What makes Milan a unique bastion of culture, cuisine and craftsmanship is its charmingly paradoxical character. Every element of the city is the epitome of this disarming dichotomy – the clash of the ancient with the industrial, handmade with machine-made and classic with edgy. For instance, the Milan cathedral dating back to several centuries seems to be having an interesting conversation with the luxury shopping mall La Rinascente located in its vicinity. While the cathedral looks timelessly magnificent and seems to puncture the Milanese skyline, the impeccably refurbishedmall caters to all your luxe needs. From the fresh-off-the-runway merchandise – all pragmatically curated to the toasty and welcoming food court on the top floor – a trip to Milan would be incomplete without a visit to the mall. If one’s looking at high street shopping, then there are a plenty of stores clamouring for one’s attention with their interesting window showcase – all nestled around the Duomo – from Uniqlo and Stradivarius to Bershka and Pull & Bear. Shop till you drop!

A Mecca for vintage finds

DMag outlets in Milan are your best bet, if you’re looking for designers pieces from the previous seasons at pocket-friendly prices. There are three outlets located in the city, and I’d strongly recommend checking all of them out. From Paul Smith and Balmain shirts to Miu Miu shoes and Saint Laurent bombers to Bottega Veneta coats – all up for grabs in mint condition and at great price points. It’s also a treasure for accessories junkie like me as one could pick a nifty Armani backpack or a Valentino clutch at a reasonable price. The merchandise is well-curated and astutely showcased and what’s best – the staff is friendly and attentive. What’s not to love?

Soak in the street style

Unlike London and Paris, Milan street style is way more multi-layered and complex. Picture a lot of tailored pieces, nifty sunglasses and a generous pop of colours in terms of accessories like pocket squares and shoes. Italian men love sporting different hues of blue – from rich navy to deep midnight – playing with this palette in terms of layers and separates. A navy blue pin-striped, double breasted suit cut close to the shoulders and waist teamed with cropped pants or cuffed denims so as to expose a hint of the ankle is the go-to pick for Milan’s preening peacocks. While women love sporting head-to-black accented with a bold red lip, a section of them could just throw you off-kilter with a statement-making, multi-hued coat from either Etro or Missoni and statement earrings. Daring, risk-taking and seductive – Milanese street style is singular and stands out for its inimitable appeal. Just sit at a cafe and indulge in some people-watching and get inspired.
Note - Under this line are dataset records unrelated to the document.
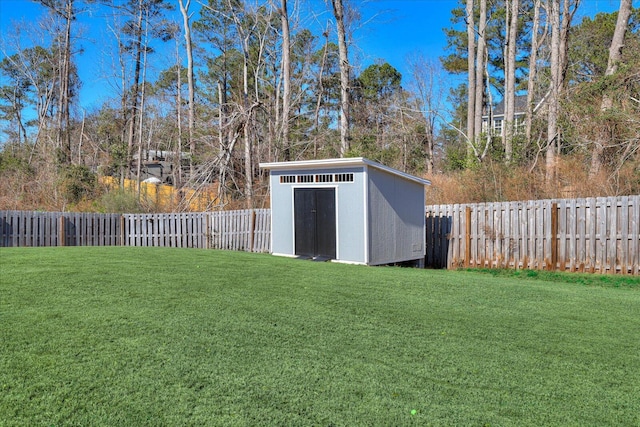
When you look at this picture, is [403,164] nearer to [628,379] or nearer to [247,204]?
[247,204]

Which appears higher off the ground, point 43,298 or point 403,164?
point 403,164

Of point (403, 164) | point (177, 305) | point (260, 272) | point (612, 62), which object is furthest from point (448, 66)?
point (177, 305)

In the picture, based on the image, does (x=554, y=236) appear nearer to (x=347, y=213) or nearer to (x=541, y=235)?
(x=541, y=235)

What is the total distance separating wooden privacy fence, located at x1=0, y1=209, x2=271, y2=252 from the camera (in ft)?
50.7

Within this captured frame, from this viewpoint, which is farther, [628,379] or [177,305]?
[177,305]

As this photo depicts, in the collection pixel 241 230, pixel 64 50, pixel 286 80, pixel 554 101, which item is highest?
pixel 64 50

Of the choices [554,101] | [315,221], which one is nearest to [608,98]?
[554,101]

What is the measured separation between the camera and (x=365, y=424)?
2.84m

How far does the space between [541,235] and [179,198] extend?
1362cm

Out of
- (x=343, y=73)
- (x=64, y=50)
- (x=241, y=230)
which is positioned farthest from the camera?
(x=64, y=50)

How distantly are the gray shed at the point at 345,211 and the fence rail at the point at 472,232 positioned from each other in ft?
4.58

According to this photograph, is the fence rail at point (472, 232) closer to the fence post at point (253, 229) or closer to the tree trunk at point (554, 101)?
the fence post at point (253, 229)

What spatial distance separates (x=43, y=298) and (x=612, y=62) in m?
16.1

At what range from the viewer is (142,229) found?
55.6 ft
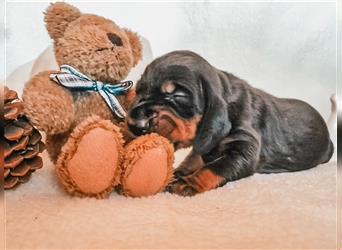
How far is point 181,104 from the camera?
79cm

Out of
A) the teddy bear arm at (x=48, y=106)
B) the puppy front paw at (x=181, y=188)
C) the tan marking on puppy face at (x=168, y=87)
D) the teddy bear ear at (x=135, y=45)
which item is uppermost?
the teddy bear ear at (x=135, y=45)

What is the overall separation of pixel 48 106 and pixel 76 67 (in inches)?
3.3

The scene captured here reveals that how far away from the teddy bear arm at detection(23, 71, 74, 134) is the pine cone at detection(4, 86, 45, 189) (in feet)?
0.07

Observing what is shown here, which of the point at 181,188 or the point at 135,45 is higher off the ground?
the point at 135,45

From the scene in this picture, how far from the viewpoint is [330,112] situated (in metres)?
0.93

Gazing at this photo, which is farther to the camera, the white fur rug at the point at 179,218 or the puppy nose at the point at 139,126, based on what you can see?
the puppy nose at the point at 139,126

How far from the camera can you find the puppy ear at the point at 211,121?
0.80m

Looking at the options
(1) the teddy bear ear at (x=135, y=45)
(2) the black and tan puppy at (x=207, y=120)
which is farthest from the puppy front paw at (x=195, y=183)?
(1) the teddy bear ear at (x=135, y=45)

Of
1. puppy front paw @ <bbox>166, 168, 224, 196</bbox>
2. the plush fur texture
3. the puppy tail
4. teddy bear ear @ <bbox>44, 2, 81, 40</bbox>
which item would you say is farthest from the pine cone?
the puppy tail

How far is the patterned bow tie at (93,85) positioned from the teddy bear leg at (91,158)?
0.20ft

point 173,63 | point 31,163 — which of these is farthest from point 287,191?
point 31,163

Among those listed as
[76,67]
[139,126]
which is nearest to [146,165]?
[139,126]

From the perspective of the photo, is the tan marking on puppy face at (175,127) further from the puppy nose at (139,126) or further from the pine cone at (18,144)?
the pine cone at (18,144)

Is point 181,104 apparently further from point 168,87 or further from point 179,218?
point 179,218
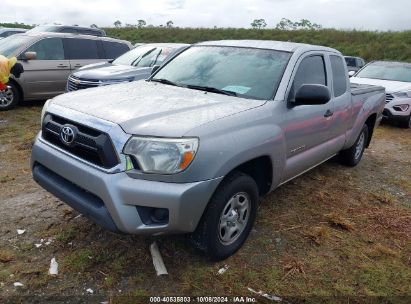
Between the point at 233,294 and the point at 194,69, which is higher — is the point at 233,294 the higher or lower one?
the lower one

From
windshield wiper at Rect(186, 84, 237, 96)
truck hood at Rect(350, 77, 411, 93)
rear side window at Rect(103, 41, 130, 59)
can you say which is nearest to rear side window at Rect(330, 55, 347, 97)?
windshield wiper at Rect(186, 84, 237, 96)

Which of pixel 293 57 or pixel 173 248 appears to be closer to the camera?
pixel 173 248

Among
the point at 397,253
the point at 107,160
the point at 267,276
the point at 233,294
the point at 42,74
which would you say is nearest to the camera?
the point at 107,160

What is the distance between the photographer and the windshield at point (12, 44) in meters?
8.80

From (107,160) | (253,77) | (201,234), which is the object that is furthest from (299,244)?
(107,160)

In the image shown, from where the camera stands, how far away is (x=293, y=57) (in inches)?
157

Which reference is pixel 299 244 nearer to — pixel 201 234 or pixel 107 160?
pixel 201 234

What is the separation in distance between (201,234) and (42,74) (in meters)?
7.34

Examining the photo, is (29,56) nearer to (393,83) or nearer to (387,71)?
(393,83)

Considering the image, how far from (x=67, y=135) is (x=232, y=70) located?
1.74 meters

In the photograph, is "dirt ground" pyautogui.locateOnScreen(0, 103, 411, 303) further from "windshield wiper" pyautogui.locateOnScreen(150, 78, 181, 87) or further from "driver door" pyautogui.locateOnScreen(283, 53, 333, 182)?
"windshield wiper" pyautogui.locateOnScreen(150, 78, 181, 87)

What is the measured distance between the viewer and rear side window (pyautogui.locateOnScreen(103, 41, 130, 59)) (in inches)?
410

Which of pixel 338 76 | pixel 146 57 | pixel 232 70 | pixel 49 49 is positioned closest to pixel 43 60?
pixel 49 49

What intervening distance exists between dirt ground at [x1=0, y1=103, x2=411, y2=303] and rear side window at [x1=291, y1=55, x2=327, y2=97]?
1.37 metres
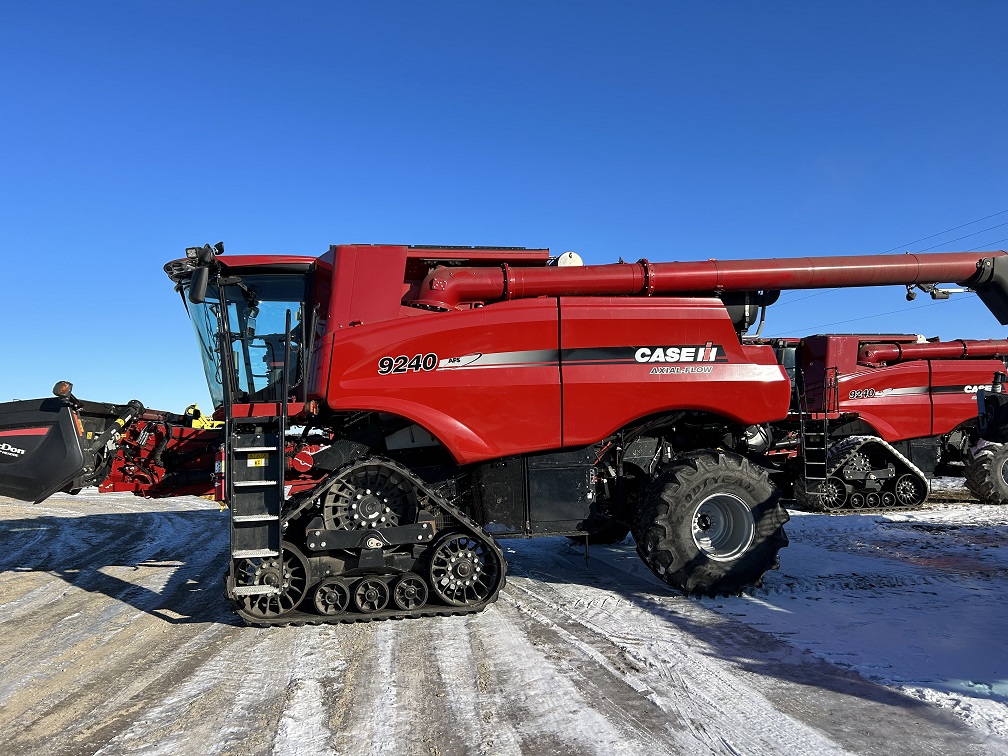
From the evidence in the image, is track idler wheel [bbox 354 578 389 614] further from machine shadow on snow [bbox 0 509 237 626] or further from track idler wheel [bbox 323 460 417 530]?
machine shadow on snow [bbox 0 509 237 626]

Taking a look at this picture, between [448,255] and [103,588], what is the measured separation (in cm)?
485

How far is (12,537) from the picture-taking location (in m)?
9.84

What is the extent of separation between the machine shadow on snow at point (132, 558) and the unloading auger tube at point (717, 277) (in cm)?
334

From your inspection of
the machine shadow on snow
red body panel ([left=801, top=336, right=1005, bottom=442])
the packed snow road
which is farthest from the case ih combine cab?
red body panel ([left=801, top=336, right=1005, bottom=442])

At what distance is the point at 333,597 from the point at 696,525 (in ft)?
10.3

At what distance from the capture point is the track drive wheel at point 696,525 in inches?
207

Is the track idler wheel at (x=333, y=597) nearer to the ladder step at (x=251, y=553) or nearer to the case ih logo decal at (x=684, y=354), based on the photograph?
the ladder step at (x=251, y=553)

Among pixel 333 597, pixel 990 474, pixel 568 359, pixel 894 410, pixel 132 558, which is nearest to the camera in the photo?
pixel 333 597

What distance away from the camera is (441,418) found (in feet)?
16.6

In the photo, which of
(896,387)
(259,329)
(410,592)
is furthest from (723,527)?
(896,387)

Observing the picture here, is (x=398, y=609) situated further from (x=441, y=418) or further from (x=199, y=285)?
(x=199, y=285)

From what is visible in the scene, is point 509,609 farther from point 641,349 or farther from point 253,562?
point 641,349

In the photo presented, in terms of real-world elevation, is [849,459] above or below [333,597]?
above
Check out Fondazione Prada

Over decades, Italians have refined the fine art of savouring coffee. A cup of steaming cappuccino kissed with chocolate and a cream croissant never disappoints. I went to my favourite Prada Cafe for breakfast and then enjoyed an exhibit (a curation of historical artefacts handpicked by filmmaker Wes Anderson and his wife and collaborator, Juman Malouf) comprising 537 objects and titled ‘Spitzmaus Mummy in a Coffin and Other Treasures’ which attempted to engage audiences in an evocative manner at Fondazione Prada.

Lunch at Trattoria Torre Di Pisa

Perhaps the best pasta in Milan, either savour their homemade ravioli or the Tuscan ‘rigatoni’ (type of large macaroni), it’s the ideal spot for a long and lazy lunch, which comes to life thanks to its indulgent cooking in the extra virgin Tuscan olive oils. Pick from their classic starters like the ham and the seasoned toasted bread and then savour the fresh tagliatelle with cherry tomatoes sourced from the hills.

Dine at Paper Moon

If you’re craving the authentic burrata and truffle pizza, then make sure you have made dinner reservations at the swish Paper Moon restaurant. Top it off with a glass of white wine and their artisanal tiramisu.

Art of aperitivo

When in Milan, do as the Milanese do. One of the charming Italian tradition is the aperitivo, a drink/light meal that’s savoured at the end of the workday as a kind of warm up to dinner. Go for a walk in the evening in the scenic Navigli as a slew of moony canal-caressing cafes light up. I’d suggest ditch the pizza for the classic Mexican food and aperitif at Maya in Navigli, which has a Mayan-themed decor.